Beginning with StorNext 6, I/O coherence is handled using “tokens.” The configuration variable, ioTokens, can be set to false to re-enable the DMA coherence model. The default is true which allows I/O to use the buffer cache on each node.

Note: All nodes accessing the file must be at StorNext 6 or above to use tokens.

When using DMA coherence, each I/O must be aligned on a “sector” boundary and the I/O size must be of a multiple of the sector size. In addition, the memory buffer used for the I/O must be aligned. If the I/O does not follow these requirements, StorNext must do read-modify-write operations to handle the user’s I/O request.
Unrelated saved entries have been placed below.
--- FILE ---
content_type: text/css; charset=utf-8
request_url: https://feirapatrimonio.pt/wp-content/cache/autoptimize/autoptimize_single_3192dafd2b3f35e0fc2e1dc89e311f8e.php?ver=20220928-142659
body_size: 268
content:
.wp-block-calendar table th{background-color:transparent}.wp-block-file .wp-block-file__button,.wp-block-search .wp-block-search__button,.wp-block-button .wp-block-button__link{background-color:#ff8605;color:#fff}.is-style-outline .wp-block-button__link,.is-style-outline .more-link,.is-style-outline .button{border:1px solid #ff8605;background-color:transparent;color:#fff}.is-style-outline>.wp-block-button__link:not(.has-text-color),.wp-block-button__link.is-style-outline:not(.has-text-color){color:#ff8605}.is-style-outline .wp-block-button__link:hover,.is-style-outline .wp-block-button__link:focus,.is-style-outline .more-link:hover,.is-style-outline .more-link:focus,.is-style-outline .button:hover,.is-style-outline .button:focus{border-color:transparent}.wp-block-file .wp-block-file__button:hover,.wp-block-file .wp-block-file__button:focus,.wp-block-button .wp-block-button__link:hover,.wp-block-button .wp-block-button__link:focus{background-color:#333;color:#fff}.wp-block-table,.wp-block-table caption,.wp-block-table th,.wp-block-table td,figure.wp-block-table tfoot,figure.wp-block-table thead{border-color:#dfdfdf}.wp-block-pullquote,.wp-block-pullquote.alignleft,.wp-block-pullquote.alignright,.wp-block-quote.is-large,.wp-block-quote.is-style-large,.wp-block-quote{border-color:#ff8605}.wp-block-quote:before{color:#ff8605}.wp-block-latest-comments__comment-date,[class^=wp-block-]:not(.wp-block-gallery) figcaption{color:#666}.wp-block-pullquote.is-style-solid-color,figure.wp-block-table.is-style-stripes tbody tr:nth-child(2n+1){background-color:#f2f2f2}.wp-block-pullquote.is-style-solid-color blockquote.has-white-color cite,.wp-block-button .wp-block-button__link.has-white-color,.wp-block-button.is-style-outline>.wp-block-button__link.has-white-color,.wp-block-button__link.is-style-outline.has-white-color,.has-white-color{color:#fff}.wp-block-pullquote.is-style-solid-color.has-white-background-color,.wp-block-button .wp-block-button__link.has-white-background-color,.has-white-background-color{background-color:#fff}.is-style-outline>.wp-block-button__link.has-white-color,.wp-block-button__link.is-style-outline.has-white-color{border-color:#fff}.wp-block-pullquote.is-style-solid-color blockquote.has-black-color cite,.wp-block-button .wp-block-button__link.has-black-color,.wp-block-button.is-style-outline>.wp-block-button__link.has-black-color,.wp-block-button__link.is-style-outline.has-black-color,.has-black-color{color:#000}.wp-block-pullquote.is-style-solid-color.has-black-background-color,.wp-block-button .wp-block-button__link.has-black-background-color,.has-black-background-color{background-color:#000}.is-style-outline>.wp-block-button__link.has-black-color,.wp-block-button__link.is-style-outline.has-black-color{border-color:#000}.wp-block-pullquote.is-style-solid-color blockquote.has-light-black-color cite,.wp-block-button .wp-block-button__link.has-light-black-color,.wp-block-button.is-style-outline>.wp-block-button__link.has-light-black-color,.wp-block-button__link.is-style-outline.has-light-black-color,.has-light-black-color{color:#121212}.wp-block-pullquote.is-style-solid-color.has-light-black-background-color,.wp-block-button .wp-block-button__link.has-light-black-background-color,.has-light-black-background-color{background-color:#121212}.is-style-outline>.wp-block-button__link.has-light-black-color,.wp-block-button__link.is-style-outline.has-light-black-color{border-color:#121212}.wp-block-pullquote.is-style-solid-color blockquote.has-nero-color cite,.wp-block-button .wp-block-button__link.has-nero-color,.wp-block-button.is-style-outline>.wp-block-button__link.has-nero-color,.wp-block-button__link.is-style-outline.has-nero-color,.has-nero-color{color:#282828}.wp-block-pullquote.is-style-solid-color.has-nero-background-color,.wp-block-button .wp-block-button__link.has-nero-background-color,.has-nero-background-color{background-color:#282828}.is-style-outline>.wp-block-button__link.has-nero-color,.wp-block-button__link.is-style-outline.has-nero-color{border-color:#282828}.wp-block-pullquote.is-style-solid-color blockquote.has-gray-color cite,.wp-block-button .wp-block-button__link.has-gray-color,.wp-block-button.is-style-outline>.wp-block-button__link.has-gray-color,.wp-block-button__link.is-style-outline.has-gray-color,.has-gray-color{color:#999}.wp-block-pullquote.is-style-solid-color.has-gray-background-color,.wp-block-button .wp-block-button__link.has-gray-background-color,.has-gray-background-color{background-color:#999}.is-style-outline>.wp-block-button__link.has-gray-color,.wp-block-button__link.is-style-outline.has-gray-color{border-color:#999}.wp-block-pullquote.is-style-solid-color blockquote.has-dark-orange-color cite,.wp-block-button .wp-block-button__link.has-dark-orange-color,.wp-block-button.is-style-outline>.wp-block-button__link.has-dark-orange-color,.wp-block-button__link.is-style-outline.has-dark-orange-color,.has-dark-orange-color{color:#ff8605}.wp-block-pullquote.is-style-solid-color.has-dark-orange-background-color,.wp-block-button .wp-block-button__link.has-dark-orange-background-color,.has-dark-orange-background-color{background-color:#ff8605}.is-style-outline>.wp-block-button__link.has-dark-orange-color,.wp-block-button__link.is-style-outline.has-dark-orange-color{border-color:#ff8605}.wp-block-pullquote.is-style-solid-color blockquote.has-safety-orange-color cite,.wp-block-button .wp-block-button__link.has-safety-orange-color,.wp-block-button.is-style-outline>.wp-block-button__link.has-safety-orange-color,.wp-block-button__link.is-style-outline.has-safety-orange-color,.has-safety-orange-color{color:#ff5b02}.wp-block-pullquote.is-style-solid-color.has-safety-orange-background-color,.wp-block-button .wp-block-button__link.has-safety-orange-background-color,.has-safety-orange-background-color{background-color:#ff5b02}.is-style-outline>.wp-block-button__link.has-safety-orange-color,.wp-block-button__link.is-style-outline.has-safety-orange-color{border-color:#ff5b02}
In the worst case, the I/O can be split into three pieces:

One piece for the front
One piece for the middle (the body)
One piece for the tail

This is done so that the DMA can follow the size and alignment requirements.

For example, a write that is misaligned requires a read into an aligned buffer, a copy of the user’s data into that buffer, and the aligned the buffer to the storage.

If two nodes are doing writes on the same file at adjacent, but misaligned locations, it is possible for one node to overwrite all or part of the other node's write. This happens if the write occurs during the read-modify-write that is required to align the DMA I/O. The alignment could be covering the head or tail of the other node's range.

To avoid this problem, follow the three requirements below for all I/O:

The buffer passed on the read or write system call must be aligned using an API such as posix_memalign. The value passed as the alignment must be the PAGESIZE of the given machine, usually 4096 bytes.
The offset into the file must be done on a PAGESIZE boundary.
The length of the I/O must be a multiple of PAGESIZE.

Note: If the sector size of the storage in use is larger than PAGESIZE, then that size must be used instead.

For additional information, see the ioTokens variable information of the command, snfs_config(5), in the Man Pages Reference Guide.